Airbnb’s debut in the public markets is leaving investors gasping and analysts struggling with the stock’s astonishing valuation.
Airbnb (ticker: ABNB) went public on Thursday at $68 a share, and opened for trading at $146, driving the company’s market capitalization up to $100 billion. Only two other technology companies have ever ended their first day of trading with a nine-digit valuation: Alibaba Group Holding (BABA) and Facebook (FB).
That is impressive, but not so easy to justify. BTIG analyst Jake Fuller picked up coverage of the company on Friday with a Neutral rating, raising doubts about the valuation in particular.
Fuller wrote in a research note that he has spent a lifetime covering the online travel agencies, and that Airbnb is nothing like them. The company, he said, has a globally recognized brand and a unique value proposition.
But he also said that Airbnb is valued as much as Expedia (EXPE), Hyatt Hotels (H), Hilton Hotels (HLT) and Marriott (MAR) combined. “That’s outside our comfort zone,” he said.
Still, he had some nice things to say about the company, noting that Airbnb sits more or less alone on one of the few growth areas in e-travel, “and should be at the leading edge” of an economic recovery.
He also noted that unlike the online travel agencies, Airbnb is not reliant on Google for traffic. More than 90% of visitors come directly to the site.

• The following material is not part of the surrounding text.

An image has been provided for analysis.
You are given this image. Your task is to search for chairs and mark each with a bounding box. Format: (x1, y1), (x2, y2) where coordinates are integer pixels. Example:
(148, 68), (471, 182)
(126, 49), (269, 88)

But he also said that at the end of the first day, the stock was trading at more than 15 times his 2022 revenue estimate, a big premium to Booking.com (BKNG) at seven times and Marriott at four times. He thinks a premium is warranted, but not one that big.
Fuller didn’t give a target for the stock price, but noted that he had come up with a $100 base case, with a bull case of $159. “We would have to go above our bull case to justify a Buy rating, and we are not comfortable with the assumptions we would have to make to do so,” he said.
On Friday, Airbnb was up 3.2%, to $148.81.